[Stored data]
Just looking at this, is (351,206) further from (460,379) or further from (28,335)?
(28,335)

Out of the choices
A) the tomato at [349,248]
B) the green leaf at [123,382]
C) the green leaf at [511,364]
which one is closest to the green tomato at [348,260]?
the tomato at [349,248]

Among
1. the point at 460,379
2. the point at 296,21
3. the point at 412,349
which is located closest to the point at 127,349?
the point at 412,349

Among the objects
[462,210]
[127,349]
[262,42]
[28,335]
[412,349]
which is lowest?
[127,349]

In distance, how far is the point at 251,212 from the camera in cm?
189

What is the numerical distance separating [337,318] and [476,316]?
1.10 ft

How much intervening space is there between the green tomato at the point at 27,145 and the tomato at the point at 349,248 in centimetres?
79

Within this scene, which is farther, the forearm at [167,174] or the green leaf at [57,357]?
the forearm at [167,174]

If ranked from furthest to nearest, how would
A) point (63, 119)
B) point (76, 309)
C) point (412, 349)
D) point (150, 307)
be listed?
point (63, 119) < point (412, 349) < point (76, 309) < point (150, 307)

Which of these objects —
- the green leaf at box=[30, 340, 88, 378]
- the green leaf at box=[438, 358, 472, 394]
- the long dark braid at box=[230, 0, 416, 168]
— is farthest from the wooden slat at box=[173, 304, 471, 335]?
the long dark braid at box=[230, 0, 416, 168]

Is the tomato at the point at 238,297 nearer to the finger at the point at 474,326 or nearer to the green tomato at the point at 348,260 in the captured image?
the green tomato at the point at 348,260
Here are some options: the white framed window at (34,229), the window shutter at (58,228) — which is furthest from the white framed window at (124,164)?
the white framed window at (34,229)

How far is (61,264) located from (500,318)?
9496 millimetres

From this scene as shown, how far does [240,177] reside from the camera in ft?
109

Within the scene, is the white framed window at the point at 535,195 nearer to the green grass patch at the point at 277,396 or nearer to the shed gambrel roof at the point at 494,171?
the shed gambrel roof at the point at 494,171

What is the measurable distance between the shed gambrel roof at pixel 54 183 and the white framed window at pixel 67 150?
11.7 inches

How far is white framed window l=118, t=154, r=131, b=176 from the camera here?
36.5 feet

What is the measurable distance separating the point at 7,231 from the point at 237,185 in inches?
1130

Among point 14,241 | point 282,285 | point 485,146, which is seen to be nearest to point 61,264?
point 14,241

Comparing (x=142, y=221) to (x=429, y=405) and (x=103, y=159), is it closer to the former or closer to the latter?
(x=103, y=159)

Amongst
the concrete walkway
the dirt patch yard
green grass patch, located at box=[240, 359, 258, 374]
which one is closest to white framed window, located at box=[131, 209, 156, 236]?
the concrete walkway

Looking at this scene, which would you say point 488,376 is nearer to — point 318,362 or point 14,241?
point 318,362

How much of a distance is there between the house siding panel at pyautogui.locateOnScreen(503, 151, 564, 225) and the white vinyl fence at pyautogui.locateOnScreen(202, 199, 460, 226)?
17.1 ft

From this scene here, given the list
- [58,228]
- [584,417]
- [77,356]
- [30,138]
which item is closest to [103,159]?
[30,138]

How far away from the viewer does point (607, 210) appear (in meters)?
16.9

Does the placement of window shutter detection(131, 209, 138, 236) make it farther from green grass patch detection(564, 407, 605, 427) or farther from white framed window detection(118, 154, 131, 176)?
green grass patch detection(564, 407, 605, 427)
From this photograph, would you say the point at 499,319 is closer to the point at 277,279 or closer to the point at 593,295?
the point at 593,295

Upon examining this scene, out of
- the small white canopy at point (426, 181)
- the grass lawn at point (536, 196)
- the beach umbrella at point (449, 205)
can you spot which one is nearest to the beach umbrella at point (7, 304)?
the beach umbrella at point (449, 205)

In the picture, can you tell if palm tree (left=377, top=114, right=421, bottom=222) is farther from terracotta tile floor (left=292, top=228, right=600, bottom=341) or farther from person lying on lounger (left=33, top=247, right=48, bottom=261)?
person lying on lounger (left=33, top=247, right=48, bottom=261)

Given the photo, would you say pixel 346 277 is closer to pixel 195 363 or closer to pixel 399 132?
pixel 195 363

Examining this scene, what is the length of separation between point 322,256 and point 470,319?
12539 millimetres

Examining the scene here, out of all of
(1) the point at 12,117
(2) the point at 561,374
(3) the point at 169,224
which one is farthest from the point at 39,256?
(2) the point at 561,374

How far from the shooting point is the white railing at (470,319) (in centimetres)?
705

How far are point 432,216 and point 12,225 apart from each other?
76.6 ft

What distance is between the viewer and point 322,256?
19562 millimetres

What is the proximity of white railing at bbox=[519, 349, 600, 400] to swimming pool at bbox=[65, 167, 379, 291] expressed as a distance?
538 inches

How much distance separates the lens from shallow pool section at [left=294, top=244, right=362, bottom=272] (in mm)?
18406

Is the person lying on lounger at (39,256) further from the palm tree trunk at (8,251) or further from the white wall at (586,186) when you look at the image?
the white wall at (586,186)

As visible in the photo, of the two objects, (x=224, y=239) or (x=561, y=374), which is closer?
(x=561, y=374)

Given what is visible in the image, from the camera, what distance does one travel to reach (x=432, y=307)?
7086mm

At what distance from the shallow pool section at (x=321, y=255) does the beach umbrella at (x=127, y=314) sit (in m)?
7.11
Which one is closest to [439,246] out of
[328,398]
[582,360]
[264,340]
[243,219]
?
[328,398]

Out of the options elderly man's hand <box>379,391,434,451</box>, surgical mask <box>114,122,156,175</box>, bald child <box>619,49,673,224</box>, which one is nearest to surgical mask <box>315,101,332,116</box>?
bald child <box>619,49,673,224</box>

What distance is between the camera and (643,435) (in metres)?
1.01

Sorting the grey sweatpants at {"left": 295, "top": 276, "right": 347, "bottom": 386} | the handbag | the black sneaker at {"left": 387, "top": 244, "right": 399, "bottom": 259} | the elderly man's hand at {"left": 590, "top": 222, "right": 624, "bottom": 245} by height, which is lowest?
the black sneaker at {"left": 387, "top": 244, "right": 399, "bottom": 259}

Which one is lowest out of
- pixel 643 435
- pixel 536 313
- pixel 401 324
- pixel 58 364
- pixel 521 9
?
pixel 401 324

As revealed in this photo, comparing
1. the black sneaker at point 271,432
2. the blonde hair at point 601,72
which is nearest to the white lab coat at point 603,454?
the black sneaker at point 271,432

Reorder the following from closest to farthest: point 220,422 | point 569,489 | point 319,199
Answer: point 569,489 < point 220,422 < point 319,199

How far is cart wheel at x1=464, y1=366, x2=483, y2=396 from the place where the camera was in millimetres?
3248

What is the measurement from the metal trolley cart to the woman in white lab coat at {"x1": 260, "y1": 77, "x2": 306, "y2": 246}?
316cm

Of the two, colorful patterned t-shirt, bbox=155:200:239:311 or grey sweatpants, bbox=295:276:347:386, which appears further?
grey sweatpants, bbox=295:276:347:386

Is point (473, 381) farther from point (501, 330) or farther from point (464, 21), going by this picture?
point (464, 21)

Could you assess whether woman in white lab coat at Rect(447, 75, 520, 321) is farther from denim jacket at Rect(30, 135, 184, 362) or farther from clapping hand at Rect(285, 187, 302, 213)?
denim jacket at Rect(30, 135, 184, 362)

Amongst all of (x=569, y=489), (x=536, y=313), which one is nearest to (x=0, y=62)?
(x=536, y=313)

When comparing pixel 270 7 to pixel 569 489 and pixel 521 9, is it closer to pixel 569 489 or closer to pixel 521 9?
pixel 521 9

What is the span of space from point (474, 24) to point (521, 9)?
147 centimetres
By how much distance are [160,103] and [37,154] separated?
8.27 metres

**STATED TASK:** Rewrite all of the stored data, changing every "green leaf" to "leaf" and leaving everything else untouched.

**FULL SOLUTION:**
Just looking at this, is (351,206) further from (460,379) or further from (28,335)?
(28,335)

Out of the choices
A) the tomato at [349,248]
B) the leaf at [123,382]
C) the leaf at [511,364]
which one is closest to the green tomato at [348,260]?
the tomato at [349,248]

Among
1. the point at 460,379
2. the point at 296,21
3. the point at 412,349
which is located closest to the point at 127,349?
the point at 412,349

Among the objects
[462,210]
[127,349]
[262,42]
[28,335]
[412,349]
which is lowest?
[127,349]

In distance, how far is the point at 251,212 from the camera in cm?
189

What is the numerical distance separating [337,318] and [476,316]?
1.10 ft

How much intervening space is there between the green tomato at the point at 27,145 and the tomato at the point at 349,248 in centimetres?
79

Within this scene, which is farther, the forearm at [167,174] or the leaf at [57,357]?
the forearm at [167,174]

If ranked from furthest to nearest, how would
A) point (63, 119)
B) point (76, 309)
C) point (412, 349)
D) point (150, 307)
be listed?
point (63, 119) < point (412, 349) < point (76, 309) < point (150, 307)

Which of these objects —
- the leaf at box=[30, 340, 88, 378]
- the leaf at box=[438, 358, 472, 394]
- the long dark braid at box=[230, 0, 416, 168]
— is farthest from the wooden slat at box=[173, 304, 471, 335]?
the long dark braid at box=[230, 0, 416, 168]

Is the tomato at the point at 238,297 nearer to the finger at the point at 474,326 or nearer to the green tomato at the point at 348,260 in the captured image?
the green tomato at the point at 348,260
Here are some options: the white framed window at (34,229), the window shutter at (58,228) — which is furthest from the white framed window at (124,164)?
the white framed window at (34,229)

How far is (61,264) located from (500,318)?
9496 millimetres

From this scene as shown, how far does [240,177] reside from the camera in ft?
109

Within the scene, is the white framed window at the point at 535,195 nearer to the green grass patch at the point at 277,396 or nearer to the shed gambrel roof at the point at 494,171?
the shed gambrel roof at the point at 494,171

What is the measurable distance between the shed gambrel roof at pixel 54 183 and the white framed window at pixel 67 150?
11.7 inches

How far is white framed window l=118, t=154, r=131, b=176 from the camera here?
36.5 feet

What is the measurable distance separating the point at 7,231 from the point at 237,185 in inches?
1130

Among point 14,241 | point 282,285 | point 485,146, which is seen to be nearest to point 61,264?
point 14,241

Comparing (x=142, y=221) to (x=429, y=405) and (x=103, y=159), is it closer to the former or closer to the latter?
(x=103, y=159)

Amongst
the concrete walkway
the dirt patch yard
green grass patch, located at box=[240, 359, 258, 374]
which one is closest to white framed window, located at box=[131, 209, 156, 236]?
the concrete walkway

Looking at this scene, which would you say point 488,376 is nearer to — point 318,362 or point 14,241?
point 318,362

How much of a distance is there between the house siding panel at pyautogui.locateOnScreen(503, 151, 564, 225) and the white vinyl fence at pyautogui.locateOnScreen(202, 199, 460, 226)?
17.1 ft

From this scene here, given the list
- [58,228]
- [584,417]
- [77,356]
- [30,138]
which item is closest to [103,159]?
[30,138]

How far away from the viewer does point (607, 210) appear (in meters)?
16.9

Does the placement of window shutter detection(131, 209, 138, 236) make it farther from green grass patch detection(564, 407, 605, 427) or farther from white framed window detection(118, 154, 131, 176)?
green grass patch detection(564, 407, 605, 427)
From this photograph, would you say the point at 499,319 is closer to the point at 277,279 or closer to the point at 593,295?
the point at 593,295

Upon examining this scene, out of
- the small white canopy at point (426, 181)
- the grass lawn at point (536, 196)
- the beach umbrella at point (449, 205)
can you spot which one is nearest to the beach umbrella at point (7, 304)?
the beach umbrella at point (449, 205)

In the picture, can you tell if palm tree (left=377, top=114, right=421, bottom=222) is farther from terracotta tile floor (left=292, top=228, right=600, bottom=341) or farther from person lying on lounger (left=33, top=247, right=48, bottom=261)?
person lying on lounger (left=33, top=247, right=48, bottom=261)

Given the photo, would you say pixel 346 277 is closer to pixel 195 363 or closer to pixel 399 132?
pixel 195 363

Examining this scene, what is the length of separation between point 322,256 and point 470,319?
12539 millimetres

Examining the scene here, out of all of
(1) the point at 12,117
(2) the point at 561,374
(3) the point at 169,224
which one is farthest from the point at 39,256?
(2) the point at 561,374

How far from the shooting point is the white railing at (470,319) (in centimetres)?
705

How far are point 432,216 and point 12,225 apart from each other?
76.6 ft

What distance is between the viewer and point 322,256?
19562 millimetres

What is the proximity of white railing at bbox=[519, 349, 600, 400] to swimming pool at bbox=[65, 167, 379, 291] expressed as a distance?
538 inches

How much distance separates the lens from shallow pool section at [left=294, top=244, right=362, bottom=272] (in mm)?
18406

Is the person lying on lounger at (39,256) further from the palm tree trunk at (8,251) or further from the white wall at (586,186) when you look at the image?
the white wall at (586,186)

As visible in the photo, of the two objects, (x=224, y=239) or (x=561, y=374), which is closer?
(x=561, y=374)

Given what is visible in the image, from the camera, what distance does one travel to reach (x=432, y=307)?
7086mm

At what distance from the shallow pool section at (x=321, y=255) does the beach umbrella at (x=127, y=314) sit (in m)?
7.11
Which one is closest to [439,246] out of
[328,398]
[582,360]
[264,340]
[243,219]
?
[328,398]

Out of the options elderly man's hand <box>379,391,434,451</box>, surgical mask <box>114,122,156,175</box>, bald child <box>619,49,673,224</box>, which one is nearest to surgical mask <box>315,101,332,116</box>?
bald child <box>619,49,673,224</box>

What distance is between the camera and (643,435) (in metres)?
1.01

Sorting the grey sweatpants at {"left": 295, "top": 276, "right": 347, "bottom": 386} | the handbag | the black sneaker at {"left": 387, "top": 244, "right": 399, "bottom": 259} | the elderly man's hand at {"left": 590, "top": 222, "right": 624, "bottom": 245} by height, which is lowest?
the black sneaker at {"left": 387, "top": 244, "right": 399, "bottom": 259}

Which one is lowest out of
- pixel 643 435
- pixel 536 313
- pixel 401 324
- pixel 58 364
- pixel 521 9
?
pixel 401 324

As revealed in this photo, comparing
1. the black sneaker at point 271,432
2. the blonde hair at point 601,72
which is nearest to the white lab coat at point 603,454?
the black sneaker at point 271,432

Reorder the following from closest to farthest: point 220,422 | point 569,489 | point 319,199
Answer: point 569,489 < point 220,422 < point 319,199

How far is cart wheel at x1=464, y1=366, x2=483, y2=396 from the place where the camera was in millimetres?
3248

What is the measurement from the metal trolley cart to the woman in white lab coat at {"x1": 260, "y1": 77, "x2": 306, "y2": 246}?
316cm

Of the two, colorful patterned t-shirt, bbox=155:200:239:311 or grey sweatpants, bbox=295:276:347:386, which appears further?
grey sweatpants, bbox=295:276:347:386

Is point (473, 381) farther from point (501, 330) or farther from point (464, 21), going by this picture?
point (464, 21)

Could you assess whether woman in white lab coat at Rect(447, 75, 520, 321) is farther from denim jacket at Rect(30, 135, 184, 362) or farther from clapping hand at Rect(285, 187, 302, 213)?
denim jacket at Rect(30, 135, 184, 362)

Amongst all of (x=569, y=489), (x=536, y=313), which one is nearest to (x=0, y=62)?
(x=536, y=313)

When comparing pixel 270 7 to pixel 569 489 and pixel 521 9, is it closer to pixel 569 489 or closer to pixel 521 9?
pixel 521 9

What is the span of space from point (474, 24) to point (521, 9)?
147 centimetres
By how much distance are [160,103] and [37,154] separated?
8.27 metres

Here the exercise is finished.